Visto desde fuera de la fe, desde la naturaleza racional del hombre, el hecho
parece tan grotesco y absurdo como una historieta infantil.
Con todo, y a pesar de haberlo calificado ya
de grotesco, el escándalo se agrava, aún más si cabe, al analizar la clase de
hombre en el que la pretendida divinidad se encarnó. Si bien es cierto que el
judaísmo ha esperado y sigue esperando un mesías, esa beatífica ilusión nada
tiene que ver con este Jesús de Nazaret, que no apareció en medio del Imperio,
sino en el último de los rincones del mundo romano, humilde de nacimiento y de
instrucción, ni sacerdote ni político, carpintero de oficio, pobre de
solemnidad, y en fin, perseguido y crucificado por su propio pueblo bajo la
acusación de impostor y sacrílego. No solamente se encarnó, para lo cual ya
hace falta echarle ganas, es que además falló tanto en el empeño que acabó en
una cruz, signo de maldición entre los suyos ("maldito el que pende de un
madero"). Así de contradictoria con los valores de los hombres es la
biografía del más grande Hombre de la historia.

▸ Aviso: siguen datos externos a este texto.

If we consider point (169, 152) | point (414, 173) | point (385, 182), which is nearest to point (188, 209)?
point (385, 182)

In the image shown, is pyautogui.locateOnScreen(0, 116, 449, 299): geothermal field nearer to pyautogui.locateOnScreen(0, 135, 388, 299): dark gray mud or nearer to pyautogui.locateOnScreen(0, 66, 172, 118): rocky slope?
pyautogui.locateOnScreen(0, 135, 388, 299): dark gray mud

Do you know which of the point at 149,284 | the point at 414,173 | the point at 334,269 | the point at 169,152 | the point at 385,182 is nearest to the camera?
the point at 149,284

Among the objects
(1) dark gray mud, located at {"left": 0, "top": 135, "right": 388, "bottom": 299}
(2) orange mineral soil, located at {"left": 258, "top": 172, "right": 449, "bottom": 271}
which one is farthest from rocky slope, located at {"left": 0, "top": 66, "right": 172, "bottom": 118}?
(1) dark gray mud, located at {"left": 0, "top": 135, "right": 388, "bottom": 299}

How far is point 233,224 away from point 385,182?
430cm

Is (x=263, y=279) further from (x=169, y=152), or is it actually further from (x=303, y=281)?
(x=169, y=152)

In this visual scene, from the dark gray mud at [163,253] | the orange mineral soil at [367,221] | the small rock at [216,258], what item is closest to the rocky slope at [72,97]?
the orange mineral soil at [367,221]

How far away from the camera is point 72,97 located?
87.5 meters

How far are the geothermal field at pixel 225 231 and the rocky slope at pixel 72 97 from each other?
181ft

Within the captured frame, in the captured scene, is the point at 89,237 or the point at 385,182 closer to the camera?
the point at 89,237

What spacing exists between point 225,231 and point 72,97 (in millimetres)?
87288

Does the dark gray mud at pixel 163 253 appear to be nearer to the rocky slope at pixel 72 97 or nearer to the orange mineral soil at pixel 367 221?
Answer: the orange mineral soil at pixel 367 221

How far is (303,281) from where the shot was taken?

La ciencia actual ha echado mano de todos los
recursos para desentrañar el hecho y, si es posible, destruirlo. La vaguedad en
los relatos de los evangelistas es tan exagerada que, con todo fundamento, se
ha llegado incluso a poner en duda la existencia misma de Jesús de Nazaret.
"En aquel tiempo.....", pero sin decirnos cuándo; "En el camino
a .....", pero sin aclararnos dónde, son los datos inconcretos y comunes
por los que suelen comenzar casi todos los capítulos. Además, el rincón y la
hora elegidos para su paso por este mundo fueron tan marginales que, salvo el
de sus seguidores, resulta difícil hallar algún testimonio histórico. Pero sí
los hubo. Flavio Josefo, judío del año 37 d.C., se extendió en un bello párrafo
sobre las excelencias del llamado Cristo y sobre sus seguidores. Sin embargo,
cabe la sospecha fundada de que, precisamente alguno de éstos seguidores,
consiguió intercalar el mencionado párrafo entre las páginas del historiador.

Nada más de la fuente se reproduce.